施設管理者が、オフィスビルや商業施設の場合は、建物施設の資産価値が落ちないよう、パブリックアートもメンテナンスされているケースが多いが、分譲住宅や、道路・公園などの公共団体が管理している場合は、メンテナンス費用が計上されていないことが多く、年とともに劣化する場合が多いようだ。どのように維持していくかの財源論は必須となる。
(4) 建築計画インセンティブとアート拠点・パブリックアートの展望
建築計画インセンティブは、ハード建設時に、容積等の緩和を与える制度である。日本の高度経済成長期には、その効果を発揮し、横浜ではアート拠点がこのインセンティブを使って、MM21地区を中心に多くの施設が建設されたことは間違いない。しかし、昨今では、デベロッパーが容積の緩和に魅力を感じない事例、容積の緩和を求めない事例も増えてきており、必ずしも容積の緩和というハードな制度だけでは十分とは言えない状況である。また、その施設が将来にわたってしっかりと運営されるかは、このインセンティブ制度では保証ができていない。今後は、ハードなインセンティブ制度に加え、ソフト(文化拠点の運営など)にもインセンティブが働くような新たな制度設計が求められるであろう。

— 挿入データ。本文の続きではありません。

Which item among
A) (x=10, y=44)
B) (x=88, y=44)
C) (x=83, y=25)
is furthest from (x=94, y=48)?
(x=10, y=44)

一方で、パブリックアートについては、インセンティブ制度との関係があまりないことが今回の調査でわかった。今後も大規模な開発には、パブリックアートは設置されることも想像できる。パブリックアートの維持管理の質について、現状は作品によって管理者が別々のため、管理者次第というところがある。また一度作品ができてしまうと、その作品をどこまで継続、維持していくかの判断も必要で、作家や関係者との調整も難しい。本来であれば、時代の変化や都市の発展とともに、あらかじめ長期を意図した計画立案、または容易に再調整していける余地を持っておく相応しいが、それらについて議論や制度を深めていくことは今後の課題である。